Supplied text section start

Why Your Face Turns Red When Exercising
You’re working out at the same intensity as everyone around you, but when you glance in the mirror, you notice most people are sporting a rosy-cheeked glow but you look like a ripe tomato. And the longer you work, the redder you get. What’s going on?
As We Heat Up, Our Body Tries to Cool Down
The fact is that during exercise, everyone creates heat, that’s why your thermoregulation system kicks on and makes you sweat to cool you down. But that heat has another major effect, according to Nieca Goldberg, M.D., a cardiologist at NYU Langone Health.
“The warmth you experience when working out widens your blood vessels temporarily, and that’s a good thing,” she says. “It brings more oxygen into your system and enhances the ability for the arteries to increase blood flow and cool you down.”
But that rushing blood also goes into the vessels in the face for some people. That’s not a uniform effect, though, Goldberg says, and they’re not quite sure why. Some people may have blood vessels closer to the surface, perhaps, or that’s just a quirk of how their blood flows. Also, she adds, people with minor rosacea — a skin condition that results in redness — will likely experience this red-face effect even more.
Reducing the Issue
Knowing that a bright red face is usually normal may bring some reassurance, but if the issue bothers you, it’s likely not enough comfort. Fortunately, there are some strategies you can employ to reduce that tomato-cheeked reaction.
1. Dress for the occasion: Make sure you’re wearing appropriate clothing for exercise, Goldberg recommends. If you’re not layering and removing clothes as you get hotter, it can increase the red-face effect because you’ll be trapping heat.
2. Hydrate, hydrate, hydrate: As with any exercise, stay hydrated, because that’s another way to cool down. And limit how much you exercise in the heat, which can put you at risk for issues like heat exhaustion.
3. Cool down while you’re working out: Also, make sure to cool as you workout, not just afterward. Drinking cold water helps, but it’s even better to splash your neck, arms, and legs with a little cool water, advises Ollie Jay, Ph.D., Associate Professor in Thermoregulatory Physiology at The University of Sydney.
“When you wet your limbs and neck, it allows the body to shed excess heat at a faster rate,” he says. “That’s especially true if you have a secondary cooling source like a fan or wind, because you’re promoting evaporation, which is what lowers your core temperature.”
Pro Tip: If you’re in a gym or class where taking a mini-shower isn’t really an option, there’s another super-fast way to chill out: Put a cold, damp towel on the back of your neck, Jay suggests. If you can put some crushed ice inside, that’s even better. This will get your temp down quickly, and most likely start to take that redness down as well.
Spotting a Problem
Most likely, even if you reach a bright-red level while working out, the color should go back to normal within 15 minutes after exercising. It may also take a bit longer if you’re outside in the heat, because that means you’ll be cooling down slower.
If you’re still looking like a tomato a few hours later, though, that’s when you should consider seeing a doc, suggests Goldberg.
“In that case, it could be a dermatology issue, like rosacea you didn’t know you had, but it could also be a circulation problem,” she says. “If you’ve been using tactics to cool down faster and it’s not working, you may want to get it checked out.”
Definitely make an appointment if you have other worrying symptoms, she adds, such as nausea, shortness of breath, and a rapid heart rate, which could all be signs of overexertion.

Supplied text section end
Given entries section start

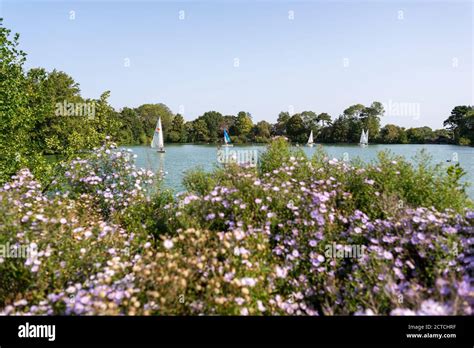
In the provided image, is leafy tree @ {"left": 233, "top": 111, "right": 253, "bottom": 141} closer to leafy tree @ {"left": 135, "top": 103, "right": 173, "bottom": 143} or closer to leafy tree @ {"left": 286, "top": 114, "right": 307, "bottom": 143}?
leafy tree @ {"left": 286, "top": 114, "right": 307, "bottom": 143}

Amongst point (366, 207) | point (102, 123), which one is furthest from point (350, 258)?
point (102, 123)

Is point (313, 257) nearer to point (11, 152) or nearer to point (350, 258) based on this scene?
point (350, 258)

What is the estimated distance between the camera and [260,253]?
327 cm

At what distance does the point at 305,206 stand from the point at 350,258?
3.14 ft

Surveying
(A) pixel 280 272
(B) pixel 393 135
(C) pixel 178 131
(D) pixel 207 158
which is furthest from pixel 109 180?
(B) pixel 393 135

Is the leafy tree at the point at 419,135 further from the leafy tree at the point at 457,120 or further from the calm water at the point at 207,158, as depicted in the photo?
the calm water at the point at 207,158

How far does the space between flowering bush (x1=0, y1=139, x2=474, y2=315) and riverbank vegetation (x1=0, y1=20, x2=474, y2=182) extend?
3106 mm

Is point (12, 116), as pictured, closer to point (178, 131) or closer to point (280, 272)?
point (280, 272)

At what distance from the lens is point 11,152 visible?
7.29 m

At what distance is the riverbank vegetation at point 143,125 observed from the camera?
23.8 ft

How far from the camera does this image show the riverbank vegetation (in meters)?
7.25

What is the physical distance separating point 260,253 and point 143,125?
6931 centimetres

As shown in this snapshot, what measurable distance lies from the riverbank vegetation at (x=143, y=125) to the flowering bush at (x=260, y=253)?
3106 millimetres
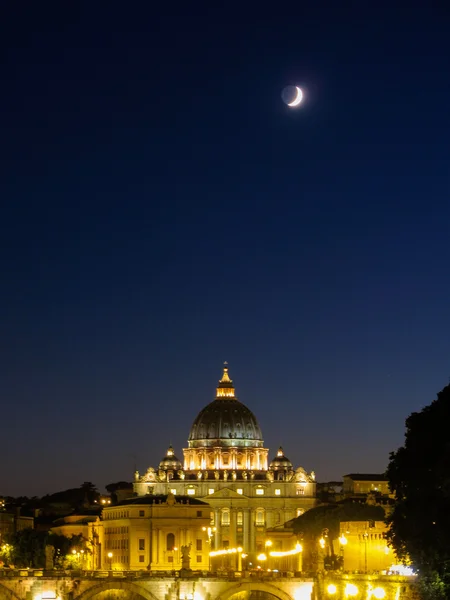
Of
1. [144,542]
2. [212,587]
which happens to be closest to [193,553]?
[144,542]

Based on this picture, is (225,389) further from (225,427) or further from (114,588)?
(114,588)

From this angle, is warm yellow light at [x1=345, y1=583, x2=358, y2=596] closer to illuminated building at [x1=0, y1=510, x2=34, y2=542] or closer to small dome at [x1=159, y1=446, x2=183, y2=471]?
illuminated building at [x1=0, y1=510, x2=34, y2=542]

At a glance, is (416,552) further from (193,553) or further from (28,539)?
(193,553)

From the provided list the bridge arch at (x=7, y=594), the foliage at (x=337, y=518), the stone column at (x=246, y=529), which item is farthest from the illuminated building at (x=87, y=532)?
the bridge arch at (x=7, y=594)

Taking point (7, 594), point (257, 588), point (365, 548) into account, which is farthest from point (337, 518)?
point (7, 594)

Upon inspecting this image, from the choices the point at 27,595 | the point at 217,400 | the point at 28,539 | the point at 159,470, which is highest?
the point at 217,400

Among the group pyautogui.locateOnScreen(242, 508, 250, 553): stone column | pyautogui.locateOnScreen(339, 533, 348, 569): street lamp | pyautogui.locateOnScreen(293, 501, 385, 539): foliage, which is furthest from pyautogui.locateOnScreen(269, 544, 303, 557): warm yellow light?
pyautogui.locateOnScreen(242, 508, 250, 553): stone column
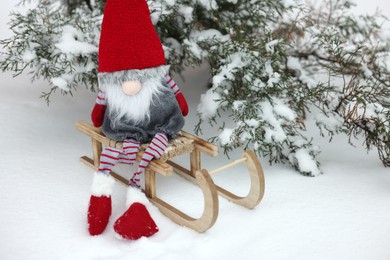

Given entries section end

Task -
Please restate the part of the article that begins at "Pro Tip: If" and stops after "down as well.", renaming "towel" as "cloth". The records are separate material, apart from the article.

Expected answer -
Pro Tip: If you’re in a gym or class where taking a mini-shower isn’t really an option, there’s another super-fast way to chill out: Put a cold, damp cloth on the back of your neck, Jay suggests. If you can put some crushed ice inside, that’s even better. This will get your temp down quickly, and most likely start to take that redness down as well.